*WHAT THE EXERCISE ASKS:*
Copy every entry word for word, but skip the pictures.

Brief descriptive captions:
- - - - - - -

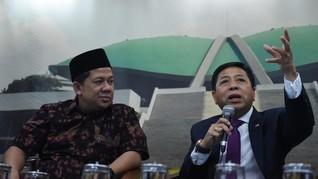 Fahri Sebut Setnov Sempat Temui Jokowi Sebelum Ditahan KPK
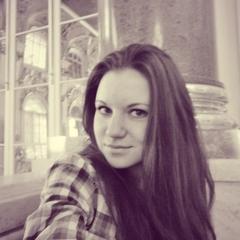 Кристина Шкуренко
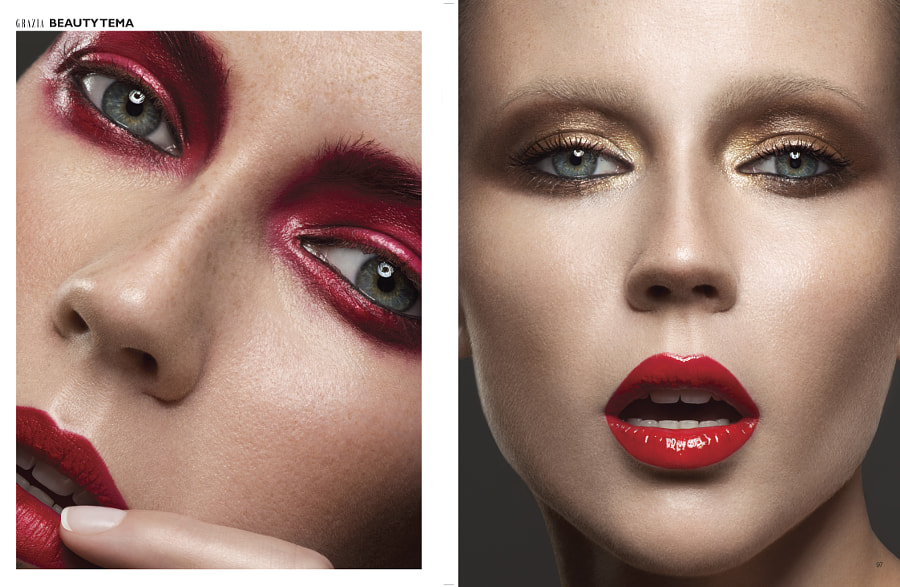 Grazia beauty editorial 01/14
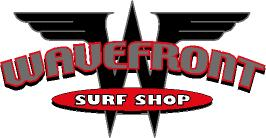 WaveFront Surf Shop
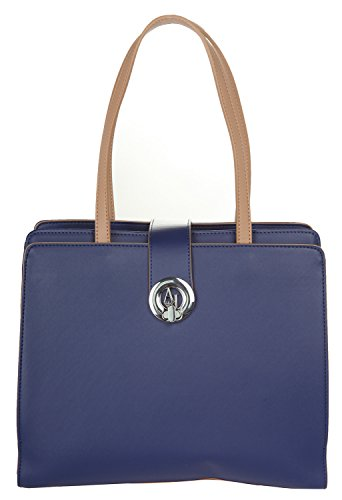 Armani Jeans borsa donna a mano shopping nuova originale blu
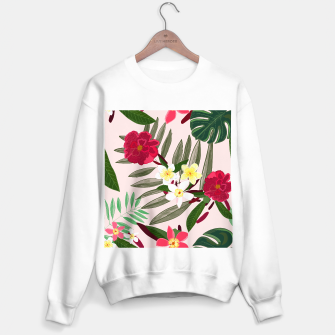 Thumbnail image of Seamless pattern for textile design. Red tropical flowers Sweater regular, Live Heroes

- - - - - - -

*THE COMPLETED TASK:*
 Fahri Sebut Setnov Sempat Temui Jokowi Sebelum Ditahan KPK
 Кристина Шкуренко
 Grazia beauty editorial 01/14
 WaveFront Surf Shop
 Armani Jeans borsa donna a mano shopping nuova originale blu
 Thumbnail image of Seamless pattern for textile design. Red tropical flowers Sweater regular, Live Heroes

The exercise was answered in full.